▶ Problem: Produce a verbatim copy of the records, and keep the images out of it.

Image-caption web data

____

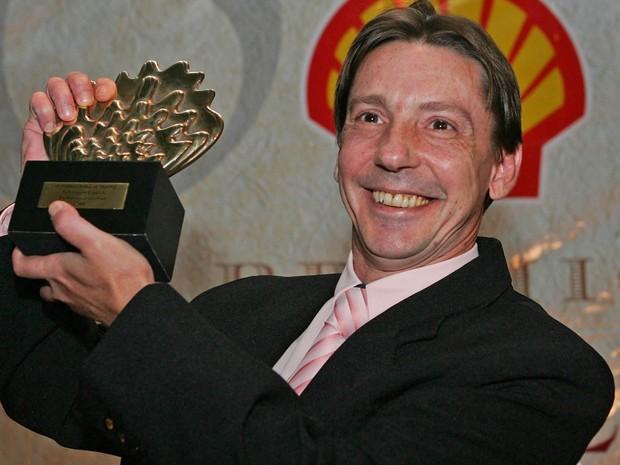 Foto de arquivo de 18/04/2006 do ator Flávio Guarnieri recebendo um Prêmio Shell em homenagem especial a seu pai, o ator Gianfrancesco Guarnieri (1934-2006), por sua contribuição ao teatro brasileiro (Foto: Alex Silva/Estadão Conteúdo)
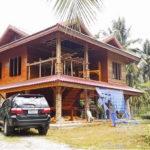 บ้านไม้ทรงไทยประยุกต์ งดงามอ่อนช้อยตามแบบฉบับไทยเดิม ผสานการออกแบบและใช้วัสดุสมัยใหม่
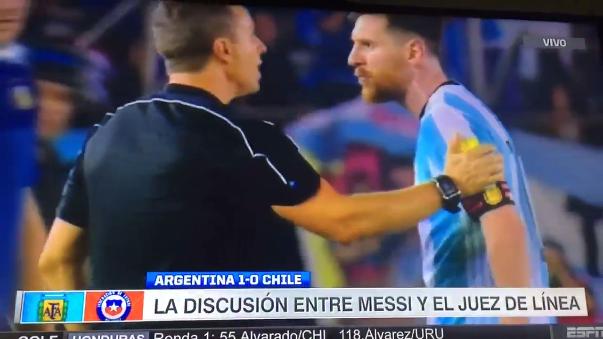 Messi fue a encarar al árbitro al final del partido y lo ofendió con graves insultos.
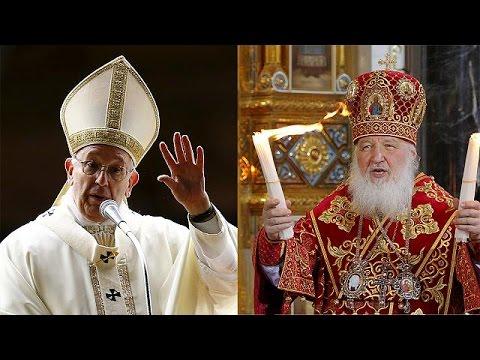 Ιστορική συνάντηση του Πάπα με τον Πατριάρχη Κύριλλο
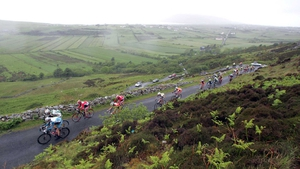 Rás riders ascend Mamore Gap in 2007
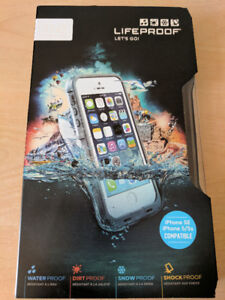 BRAND NEW-LIFEPROOF FRE IPHONE 5/5S/SE-WHITE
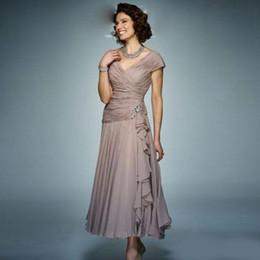 Vestidos curtidos de drapeado de chiffon plissado on-line-Comprimento do tornozelo uma linha mãe dos vestidos de noiva com plissado v cordão plissado drapeado babados vestido de baile curto vestido de festa à noite chiffon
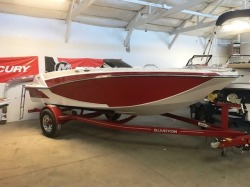 2018 Glastron Boats Deck Boat GTD 180 Madison WI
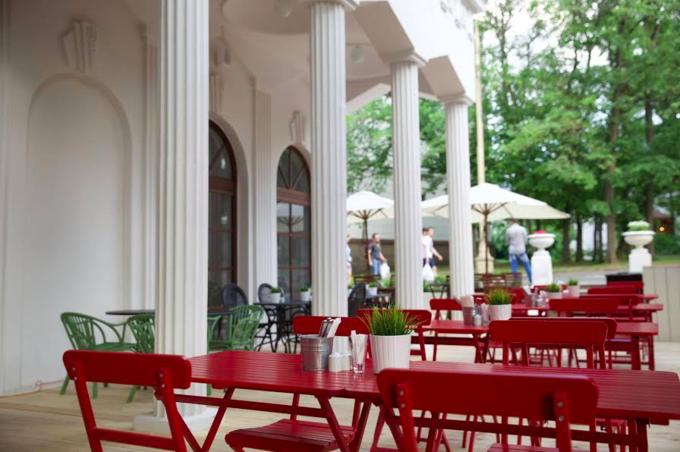 На ВДНХ открывается летнее кафе «Счастье незагорами». Изображение № 1.
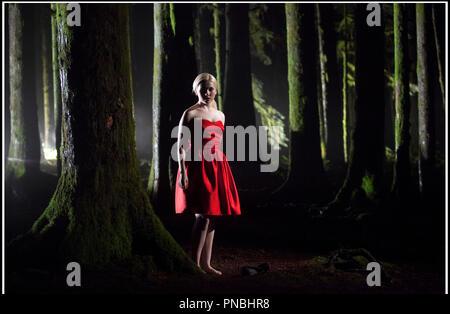 Prod DB © K. Yu - NGN Productions - Prospect Park - Final Girl Productions / DR FINAL GIRL: LA DERNIERE PROIE (FINAL GIRL) de Tyler Shields 2015 CAN./USA avec Abigail Breslin ambiance, foret, robe rouge - Stock Photo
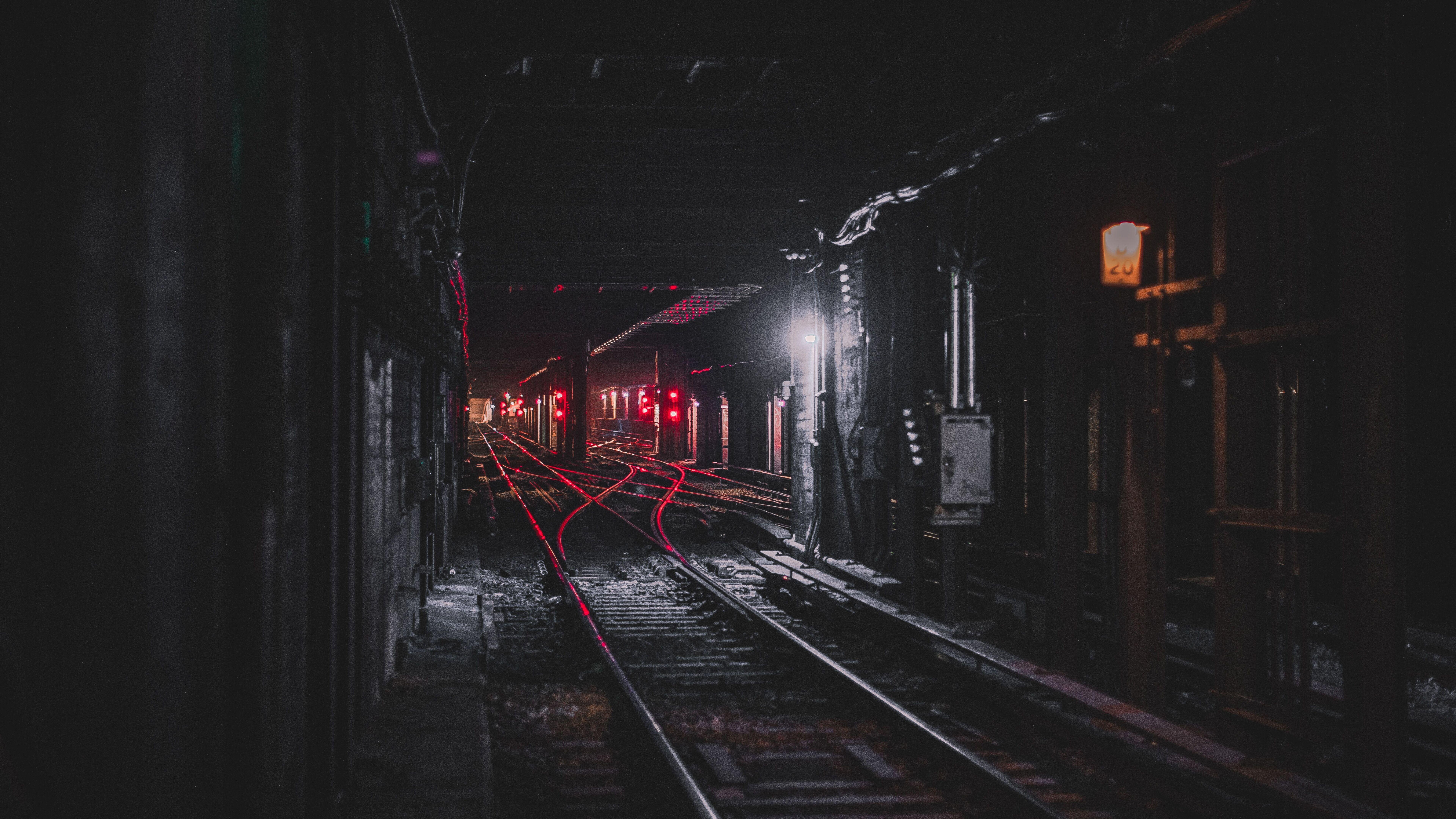 train-tunnel-8k-xs.jpg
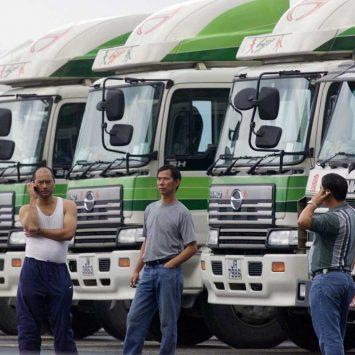 Trucks-w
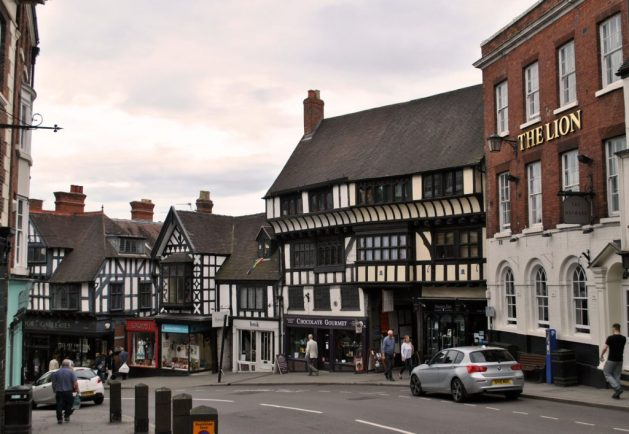 Shrewsbury, Inghilterra: Wyle Cop, davanti al The Lion Hotel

____

▶ Answer below:
 Foto de arquivo de 18/04/2006 do ator Flávio Guarnieri recebendo um Prêmio Shell em homenagem especial a seu pai, o ator Gianfrancesco Guarnieri (1934-2006), por sua contribuição ao teatro brasileiro (Foto: Alex Silva/Estadão Conteúdo)
 บ้านไม้ทรงไทยประยุกต์ งดงามอ่อนช้อยตามแบบฉบับไทยเดิม ผสานการออกแบบและใช้วัสดุสมัยใหม่
 Messi fue a encarar al árbitro al final del partido y lo ofendió con graves insultos.
 Ιστορική συνάντηση του Πάπα με τον Πατριάρχη Κύριλλο
 Rás riders ascend Mamore Gap in 2007
 BRAND NEW-LIFEPROOF FRE IPHONE 5/5S/SE-WHITE
 Vestidos curtidos de drapeado de chiffon plissado on-line-Comprimento do tornozelo uma linha mãe dos vestidos de noiva com plissado v cordão plissado drapeado babados vestido de baile curto vestido de festa à noite chiffon
 2018 Glastron Boats Deck Boat GTD 180 Madison WI
 На ВДНХ открывается летнее кафе «Счастье незагорами». Изображение № 1.
 Prod DB © K. Yu - NGN Productions - Prospect Park - Final Girl Productions / DR FINAL GIRL: LA DERNIERE PROIE (FINAL GIRL) de Tyler Shields 2015 CAN./USA avec Abigail Breslin ambiance, foret, robe rouge - Stock Photo
 train-tunnel-8k-xs.jpg
 Trucks-w
 Shrewsbury, Inghilterra: Wyle Cop, davanti al The Lion Hotel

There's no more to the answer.